» **Exercise details**:
The number of lines below holding the string "design" is the only answer wanted.
BEGIN
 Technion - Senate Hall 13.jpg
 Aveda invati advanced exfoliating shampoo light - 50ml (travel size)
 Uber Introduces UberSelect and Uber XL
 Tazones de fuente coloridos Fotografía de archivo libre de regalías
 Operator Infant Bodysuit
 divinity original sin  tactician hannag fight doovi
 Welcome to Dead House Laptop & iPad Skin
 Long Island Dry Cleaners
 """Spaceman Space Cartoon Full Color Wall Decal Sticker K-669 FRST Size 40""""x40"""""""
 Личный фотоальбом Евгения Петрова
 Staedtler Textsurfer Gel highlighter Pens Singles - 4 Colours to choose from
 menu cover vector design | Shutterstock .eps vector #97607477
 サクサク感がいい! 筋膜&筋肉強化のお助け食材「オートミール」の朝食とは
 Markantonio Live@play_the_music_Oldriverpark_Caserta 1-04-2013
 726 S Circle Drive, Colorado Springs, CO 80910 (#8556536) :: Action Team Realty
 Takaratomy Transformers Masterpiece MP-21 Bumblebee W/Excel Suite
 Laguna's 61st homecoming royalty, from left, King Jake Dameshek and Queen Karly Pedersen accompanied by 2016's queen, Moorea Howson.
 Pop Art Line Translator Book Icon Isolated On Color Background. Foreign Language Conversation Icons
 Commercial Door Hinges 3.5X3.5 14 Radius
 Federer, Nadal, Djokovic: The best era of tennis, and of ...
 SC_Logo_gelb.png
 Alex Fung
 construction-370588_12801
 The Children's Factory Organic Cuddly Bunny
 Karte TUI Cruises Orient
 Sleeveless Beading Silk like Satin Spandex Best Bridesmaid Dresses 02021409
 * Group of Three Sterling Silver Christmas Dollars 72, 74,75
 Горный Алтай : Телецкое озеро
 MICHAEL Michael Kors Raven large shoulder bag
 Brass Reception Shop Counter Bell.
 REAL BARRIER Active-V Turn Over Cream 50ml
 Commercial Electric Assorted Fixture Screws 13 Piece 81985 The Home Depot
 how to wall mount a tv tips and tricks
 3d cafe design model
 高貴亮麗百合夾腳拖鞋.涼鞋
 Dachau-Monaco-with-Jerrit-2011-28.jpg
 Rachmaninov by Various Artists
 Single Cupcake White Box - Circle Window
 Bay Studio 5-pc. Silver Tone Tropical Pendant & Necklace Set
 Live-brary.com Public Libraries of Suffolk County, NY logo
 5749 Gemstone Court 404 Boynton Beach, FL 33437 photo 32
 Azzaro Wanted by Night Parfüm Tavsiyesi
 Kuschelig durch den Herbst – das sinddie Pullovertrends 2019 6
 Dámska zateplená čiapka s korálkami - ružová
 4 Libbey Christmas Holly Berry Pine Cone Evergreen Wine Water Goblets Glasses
END
» **Answer to this exercise**:
2